Pada September 2024, MN berkoordinasi dengan Andi Ibrahim untuk mengangkut peralatan di kampus UINAM. Setelah dicetak, uang palsu senilai Rp40 juta ditemukan rusak dan kemudian dimusnahkan dengan cara dibakar.
Pada pekan kedua November 2024, uang palsu hasil cetakan itu telah didistribusikan ke pelaku lain sebesar Rp150 juta dan Rp250 juta, sementara Rp200 juta diserahkan sebelum penangkapan.
"Mereka sempat tahu kalau polisi melakukan penyelidikan di akhir November 2024," beber dia.
Dua Oknum Karyawan Bank Terlibat Sindikat Uang Palsu di UINAM
Dua dari 17 tersangka sindikat peredaran uang palsu di UINAM menyeret oknum karyawan bank. Keduanya diketahui bekerja di dua bank BUMN yang berbeda dan terlibat dalam jaringan tersebut.
"Dari 17 tersangka, 2 diantaranya oknum dari bank BUMN Indonesia," kata Kapolres Gowa AKBP Reonald.T Simanjuntak, Kamis (19/12).
Kedua tersangka tersebut berinisial IR (37) dan AK (50). Reonald menjelaskan keduanya berperan sebagai pembeli, penjual, serta pengguna uang palsu tersebut.
"Dia pokoknya masuk dalam perannya transaksi jual beli uang palsu. Dia juga gunakan, dia juga menjual, dia juga membeli," ungkap dia.

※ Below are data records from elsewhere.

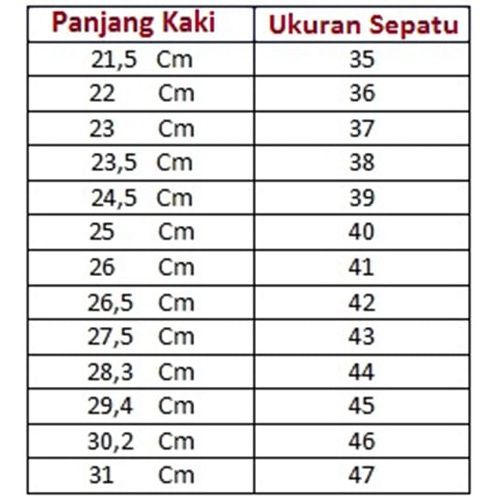 | Panjang Kaki | Ukuran Sepatu |
|---|---|
| 21,5 Cm | 35 |
| 22 Cm | 36 |
| 23 Cm | 37 |
| 23,5 Cm | 38 |
| 24,5 Cm | 39 |
| 25 Cm | 40 |
| 26 Cm | 41 |
| 26,5 Cm | 42 |
| 27,5 Cm | 43 |
| 28,3 Cm | 44 |
| 29,4 Cm | 45 |
| 30,2 Cm | 46 |
| 31 Cm | 47 |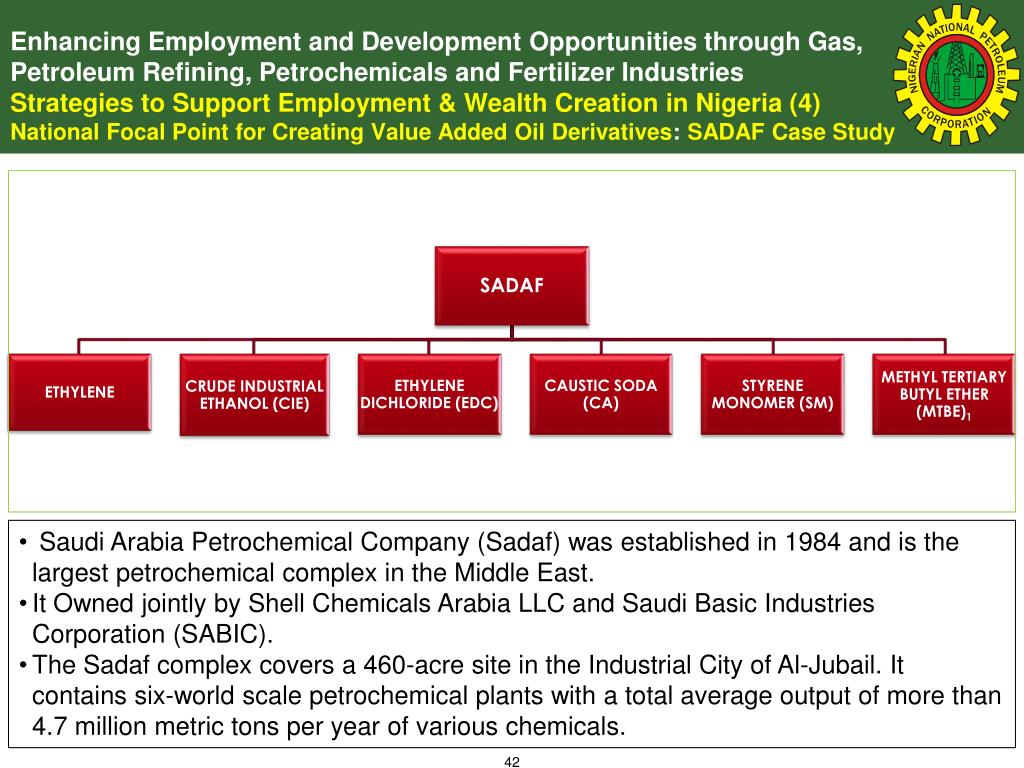 Enhancing Employment and Development Opportunities through Gas, Petroleum Refining, Petrochemicals and Fertilizer Industries
Strategies to Support Employment & Wealth Creation in Nigeria (4)
National Focal Point for Creating Value Added Oil Derivatives: SADAF Case Study

NIGERIAN NATIONAL PETROLEUM CORPORATION

SADAF

ETHYLENE

CRUDE INDUSTRIAL ETHANOL (CIE)

ETHYLENE DICHLORIDE (EDC)

CAUSTIC SODA (CA)

STYRENE MONOMER (SM)

METHYL TERTIARY BUTYL ETHER (MTBE)$_1$

• Saudi Arabia Petrochemical Company (Sadaf) was established in 1984 and is the largest petrochemical complex in the Middle East.
• It Owned jointly by Shell Chemicals Arabia LLC and Saudi Basic Industries Corporation (SABIC).
• The Sadaf complex covers a 460-acre site in the Industrial City of Al-Jubail. It contains six-world scale petrochemical plants with a total average output of more than 4.7 million metric tons per year of various chemicals.

42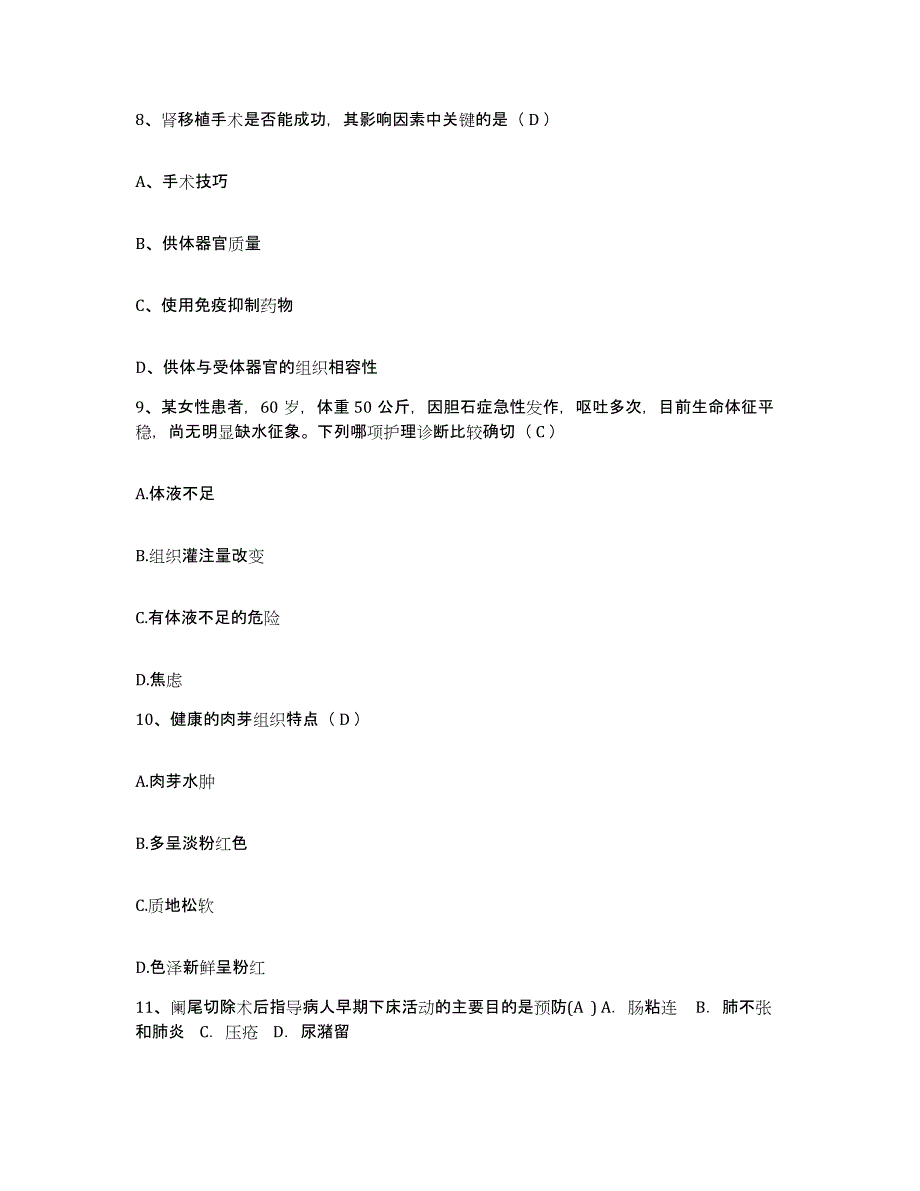 8、肾移植手术是否能成功，其影响因素中关键的是（ D ）

A、手术技巧

B、供体器官质量

C、使用免疫抑制药物

D、供体与受体器官的组织相容性

9、某女性患者，60 岁，体重 50 公斤，因胆石症急性发作，呕吐多次，目前生命体征平稳，尚无明显缺水征象。下列哪项护理诊断比较确切（ C ）

A.体液不足

B.组织灌注量改变

C.有体液不足的危险

D.焦虑

10、健康的肉芽组织特点（ D ）

A.肉芽水肿

B.多呈淡粉红色

C.质地松软

D.色泽新鲜呈粉红

11、阑尾切除术后指导病人早期下床活动的主要目的是预防(A ) A. 肠粘连 B. 肺不张和肺炎 C. 压疮 D. 尿潴留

Lebih lanjut, Reonald enggan menyebutkan nama bank yang dimaksud, karena menurutnya transaksi tersebut tidak terkait dengan tempat kerjanya. Ia menegaskan bahwa transaksi itu dilakukan di luar lingkungan kerja.
"Jadi kami tidak sebut banknya, karena tidak ada kaitannya. Transaksi ini di luar dari tempat mereka bekerja, jadi hanya statusnya saja," terang dia.
Atas perbuatannya, 17 tersangka dijerat Pasal 36 ayat 1, ayat 2, ayat 3 dan pasal 37 ayat 1 dan 2 UU Nomor 7 Tahun 2011 Tentang Mata Uang. Para pelaku terancam ancaman pidana paling lama 10 tahun hingga seumur hidup.